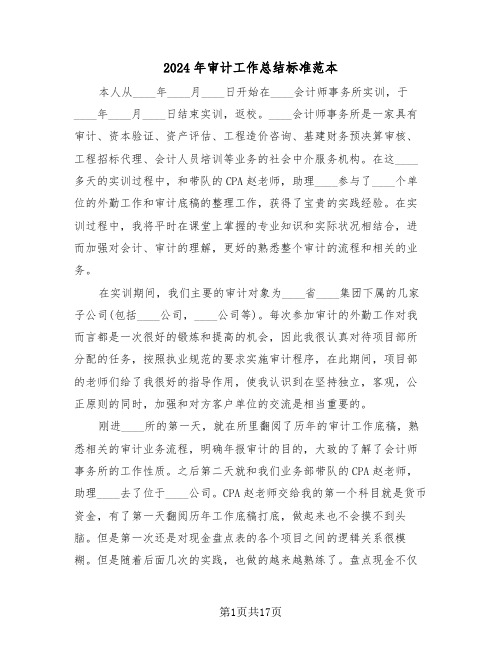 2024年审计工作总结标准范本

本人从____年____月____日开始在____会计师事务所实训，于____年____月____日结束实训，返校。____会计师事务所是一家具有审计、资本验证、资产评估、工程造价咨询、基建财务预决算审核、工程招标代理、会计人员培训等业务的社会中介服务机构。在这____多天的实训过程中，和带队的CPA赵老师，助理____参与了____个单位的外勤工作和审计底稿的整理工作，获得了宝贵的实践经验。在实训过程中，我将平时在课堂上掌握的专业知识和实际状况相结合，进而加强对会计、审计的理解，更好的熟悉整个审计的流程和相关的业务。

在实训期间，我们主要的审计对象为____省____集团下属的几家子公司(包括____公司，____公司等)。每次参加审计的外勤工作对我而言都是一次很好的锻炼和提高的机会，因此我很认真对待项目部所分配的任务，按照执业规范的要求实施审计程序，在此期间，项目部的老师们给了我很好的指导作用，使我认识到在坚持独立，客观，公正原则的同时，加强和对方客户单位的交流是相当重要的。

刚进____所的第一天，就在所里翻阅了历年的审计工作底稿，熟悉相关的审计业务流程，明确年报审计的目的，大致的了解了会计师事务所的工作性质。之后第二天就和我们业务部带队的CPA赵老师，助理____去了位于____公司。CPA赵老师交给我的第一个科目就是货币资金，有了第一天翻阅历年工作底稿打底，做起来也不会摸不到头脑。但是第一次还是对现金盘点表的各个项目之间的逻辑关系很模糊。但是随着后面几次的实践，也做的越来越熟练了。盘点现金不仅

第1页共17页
○ ○ ○
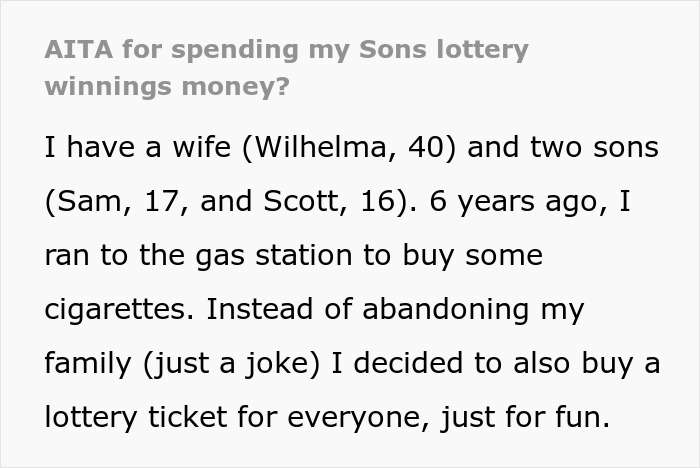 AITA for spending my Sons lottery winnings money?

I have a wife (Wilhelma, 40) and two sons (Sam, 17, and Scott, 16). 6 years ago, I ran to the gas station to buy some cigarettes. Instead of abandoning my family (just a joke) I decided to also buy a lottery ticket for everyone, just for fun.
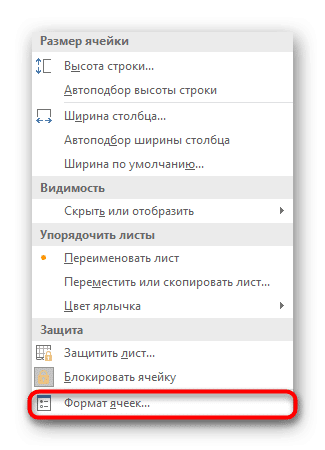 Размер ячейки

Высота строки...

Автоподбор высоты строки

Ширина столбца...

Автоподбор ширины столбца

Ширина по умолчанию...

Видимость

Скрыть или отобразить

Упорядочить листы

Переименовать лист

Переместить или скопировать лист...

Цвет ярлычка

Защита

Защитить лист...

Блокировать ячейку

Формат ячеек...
○ ○ ○
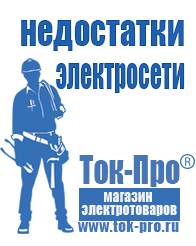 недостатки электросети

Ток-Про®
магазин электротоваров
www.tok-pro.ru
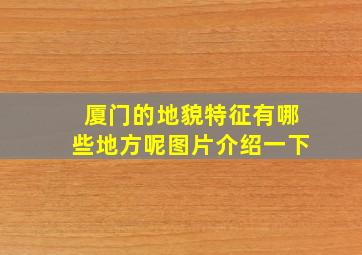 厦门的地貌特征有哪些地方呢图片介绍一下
○ ○ ○
EXERCISE AIM
Of the lines above, output exactly those from the line bearing "Переместить или скопировать лист..." through the line bearing "Формат ячеек...", inclusive.

RESPONSE AREA
Переместить или скопировать лист...

Цвет ярлычка

Защита

Защитить лист...

Блокировать ячейку

Формат ячеек...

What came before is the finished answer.